Begin Supplied passage

From: Greg Kroah-Hartman <gregkh@linuxfoundation.org>
Date: Fri, 25 Jun 2021 10:25:36 +0000 (+0200)
Subject: 5.12-stable patches
X-Git-Tag: v5.12.14~42
X-Git-Url: http://git.ipfire.org/?a=commitdiff_plain;h=1e79b4109a063ff7a521d2c0898d295e8fb822d7;p=thirdparty%2Fkernel%2Fstable-queue.git

5.12-stable patches

added patches:
	psi-fix-psi-state-corruption-when-schedule-races-with-cgroup-move.patch
---

diff --git a/queue-5.12/psi-fix-psi-state-corruption-when-schedule-races-with-cgroup-move.patch b/queue-5.12/psi-fix-psi-state-corruption-when-schedule-races-with-cgroup-move.patch
new file mode 100644
index 00000000000..a361b113e61
--- /dev/null
+++ b/queue-5.12/psi-fix-psi-state-corruption-when-schedule-races-with-cgroup-move.patch
@@ -0,0 +1,117 @@
+From d583d360a620e6229422b3455d0be082b8255f5e Mon Sep 17 00:00:00 2001
+From: Johannes Weiner <hannes@cmpxchg.org>
+Date: Mon, 3 May 2021 13:49:17 -0400
+Subject: psi: Fix psi state corruption when schedule() races with cgroup move
+
+From: Johannes Weiner <hannes@cmpxchg.org>
+
+commit d583d360a620e6229422b3455d0be082b8255f5e upstream.
+
+4117cebf1a9f ("psi: Optimize task switch inside shared cgroups")
+introduced a race condition that corrupts internal psi state. This
+manifests as kernel warnings, sometimes followed by bogusly high IO
+pressure:
+
+  psi: task underflow! cpu=1 t=2 tasks=[0 0 0 0] clear=c set=0
+  (schedule() decreasing RUNNING and ONCPU, both of which are 0)
+
+  psi: incosistent task state! task=2412744:systemd cpu=17 psi_flags=e clear=3 set=0
+  (cgroup_move_task() clearing MEMSTALL and IOWAIT, but task is MEMSTALL | RUNNING | ONCPU)
+
+What the offending commit does is batch the two psi callbacks in
+schedule() to reduce the number of cgroup tree updates. When prev is
+deactivated and removed from the runqueue, nothing is done in psi at
+first; when the task switch completes, TSK_RUNNING and TSK_IOWAIT are
+updated along with TSK_ONCPU.

End Supplied passage
Begin Data excerpt

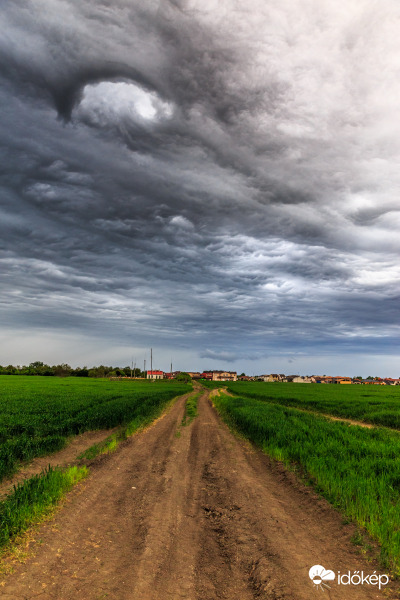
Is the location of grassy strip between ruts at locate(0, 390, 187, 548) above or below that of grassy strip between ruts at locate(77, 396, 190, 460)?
above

End Data excerpt

> Given instruction
Recast the paragraph of the patch email that starts "What the offending commit does" as a short list that keeps its main facts. Draw only on the patch email.

> Problem solution
- The commit batches the two psi callbacks in schedule() to reduce the number of cgroup tree updates.
- When prev is deactivated and removed from the runqueue, psi does nothing at first.
- When the task switch completes, TSK_RUNNING and TSK_IOWAIT are updated along with TSK_ONCPU.